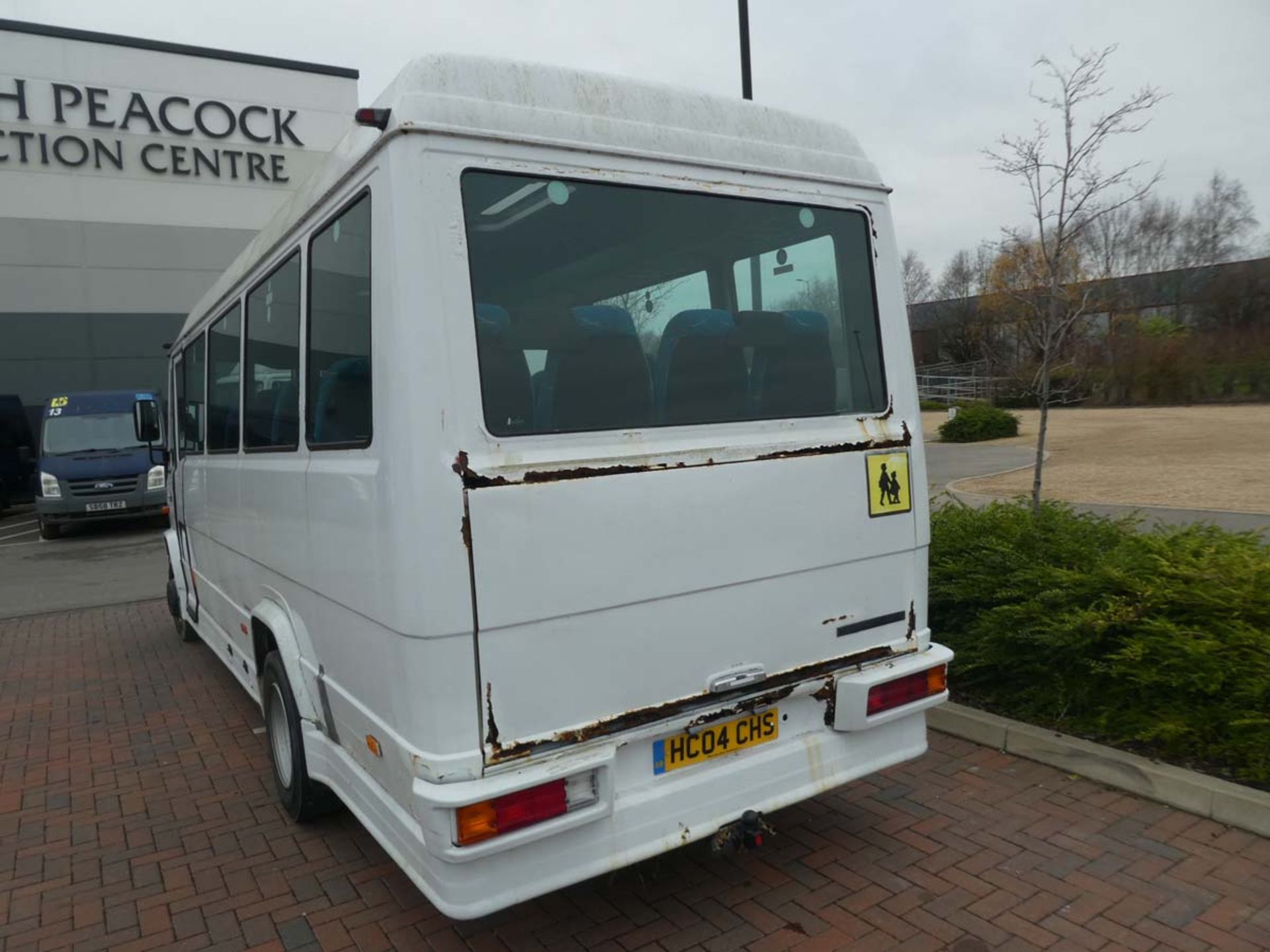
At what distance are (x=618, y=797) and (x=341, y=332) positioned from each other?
1740 millimetres

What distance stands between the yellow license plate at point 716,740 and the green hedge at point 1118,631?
1.89m

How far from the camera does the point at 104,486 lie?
14.6 m

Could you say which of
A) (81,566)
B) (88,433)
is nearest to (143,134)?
(88,433)

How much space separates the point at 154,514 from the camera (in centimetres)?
1558

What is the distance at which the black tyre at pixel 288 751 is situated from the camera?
12.4 feet

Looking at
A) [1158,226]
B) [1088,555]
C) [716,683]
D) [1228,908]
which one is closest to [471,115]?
[716,683]

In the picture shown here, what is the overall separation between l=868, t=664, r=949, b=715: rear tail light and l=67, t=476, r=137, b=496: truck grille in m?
14.6

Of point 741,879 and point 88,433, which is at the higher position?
point 88,433

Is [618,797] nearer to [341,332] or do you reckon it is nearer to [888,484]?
[888,484]

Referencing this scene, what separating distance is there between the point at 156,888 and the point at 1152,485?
14271mm

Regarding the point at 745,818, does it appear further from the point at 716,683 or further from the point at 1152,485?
the point at 1152,485

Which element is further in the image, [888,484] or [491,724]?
[888,484]

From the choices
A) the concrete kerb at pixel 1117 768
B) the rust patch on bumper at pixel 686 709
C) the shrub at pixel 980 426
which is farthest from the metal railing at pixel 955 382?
the rust patch on bumper at pixel 686 709

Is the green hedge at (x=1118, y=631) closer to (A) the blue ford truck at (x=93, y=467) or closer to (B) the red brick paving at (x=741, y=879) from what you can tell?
(B) the red brick paving at (x=741, y=879)
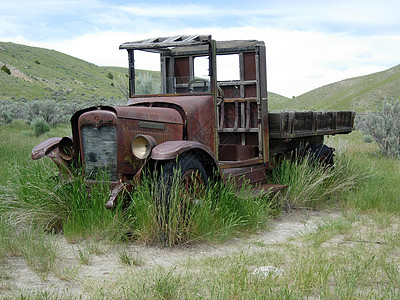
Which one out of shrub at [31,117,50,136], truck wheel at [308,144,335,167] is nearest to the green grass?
truck wheel at [308,144,335,167]

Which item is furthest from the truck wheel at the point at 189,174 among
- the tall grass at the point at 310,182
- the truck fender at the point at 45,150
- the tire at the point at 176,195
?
the tall grass at the point at 310,182

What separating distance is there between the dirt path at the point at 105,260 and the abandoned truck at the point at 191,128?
66 centimetres

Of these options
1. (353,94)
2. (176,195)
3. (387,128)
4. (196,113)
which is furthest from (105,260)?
(353,94)

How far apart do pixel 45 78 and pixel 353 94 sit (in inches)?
1657

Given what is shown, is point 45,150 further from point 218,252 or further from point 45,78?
point 45,78

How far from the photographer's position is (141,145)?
17.9 feet

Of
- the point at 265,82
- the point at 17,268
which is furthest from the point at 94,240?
the point at 265,82

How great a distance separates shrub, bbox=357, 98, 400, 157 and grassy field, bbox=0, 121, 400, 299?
518cm

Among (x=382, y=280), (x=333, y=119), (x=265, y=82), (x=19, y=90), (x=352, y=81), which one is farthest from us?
(x=352, y=81)

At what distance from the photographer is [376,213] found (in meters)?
6.88

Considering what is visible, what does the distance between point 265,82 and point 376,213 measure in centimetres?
263

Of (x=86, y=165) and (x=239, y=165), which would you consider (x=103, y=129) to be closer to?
(x=86, y=165)

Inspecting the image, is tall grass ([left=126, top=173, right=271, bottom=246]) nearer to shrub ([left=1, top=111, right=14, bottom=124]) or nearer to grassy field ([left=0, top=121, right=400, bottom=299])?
grassy field ([left=0, top=121, right=400, bottom=299])

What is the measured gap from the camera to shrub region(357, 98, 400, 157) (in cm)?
1262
########################################
Pull out all of the lines above word for word, leaving out the pictures.

At what distance are (x=618, y=797) and (x=341, y=332) positioned from each other?
1740 millimetres

What distance stands between the yellow license plate at point 716,740 and the green hedge at point 1118,631?
1.89m

How far from the camera does the point at 104,486 lie?
14.6 m

Could you say which of
A) (81,566)
B) (88,433)
is nearest to (143,134)?
(88,433)

How much space separates the point at 154,514 from the camera (in centimetres)?
1558

What is the distance at which the black tyre at pixel 288 751 is situated from the camera?
12.4 feet

Looking at
A) [1158,226]
B) [1088,555]
C) [716,683]
D) [1228,908]
which one is closest to [471,115]?
[716,683]

In the picture shown here, what is the overall separation between l=868, t=664, r=949, b=715: rear tail light and l=67, t=476, r=137, b=496: truck grille in m?
14.6

Of point 741,879 and point 88,433, which is at the higher position?
point 88,433

Is [618,797] nearer to [341,332] or do you reckon it is nearer to [888,484]?
[888,484]

Referencing this scene, what separating distance is there between the point at 156,888 and the point at 1152,485?
14271mm

Regarding the point at 745,818, does it appear further from the point at 716,683 or further from the point at 1152,485?
the point at 1152,485

Which element is further in the image, [888,484] or [491,724]?
[888,484]

From the choices
A) the concrete kerb at pixel 1117 768
B) the rust patch on bumper at pixel 686 709
C) the shrub at pixel 980 426
which is farthest from the metal railing at pixel 955 382?
the rust patch on bumper at pixel 686 709

Is the green hedge at (x=1118, y=631) closer to (A) the blue ford truck at (x=93, y=467) or closer to (B) the red brick paving at (x=741, y=879) from what you can tell?
(B) the red brick paving at (x=741, y=879)
Which one out of shrub at [31,117,50,136], truck wheel at [308,144,335,167] is nearest to the green grass?
truck wheel at [308,144,335,167]

Which item is furthest from the truck wheel at the point at 189,174 among
- the tall grass at the point at 310,182
- the truck fender at the point at 45,150
- the tire at the point at 176,195
?
the tall grass at the point at 310,182

What separating distance is there between the dirt path at the point at 105,260 and the abandoned truck at the point at 191,128?
66 centimetres

Of these options
1. (353,94)
2. (176,195)
3. (387,128)
4. (196,113)
which is furthest from (105,260)?
(353,94)

How far apart do pixel 45 78 and pixel 353 94 sit (in inches)?
1657

Given what is shown, is point 45,150 further from point 218,252 or further from point 45,78?
point 45,78

How far from the photographer's position is (141,145)?
17.9 feet

Of
- the point at 265,82
- the point at 17,268
which is furthest from the point at 94,240?
the point at 265,82

How great a distance separates shrub, bbox=357, 98, 400, 157 and grassy field, bbox=0, 121, 400, 299?
518cm

Among (x=382, y=280), (x=333, y=119), (x=265, y=82), (x=19, y=90), (x=352, y=81), which one is farthest from us?
(x=352, y=81)

At what distance from the photographer is [376,213] found (in meters)?
6.88

Considering what is visible, what does the distance between point 265,82 and point 376,213 measure in centimetres?
263

Of (x=86, y=165) and (x=239, y=165), which would you consider (x=103, y=129) to be closer to?
(x=86, y=165)

Inspecting the image, is tall grass ([left=126, top=173, right=271, bottom=246]) nearer to shrub ([left=1, top=111, right=14, bottom=124]) or nearer to grassy field ([left=0, top=121, right=400, bottom=299])?
grassy field ([left=0, top=121, right=400, bottom=299])

What is the measured gap from the camera to shrub region(357, 98, 400, 157) (in cm)?
1262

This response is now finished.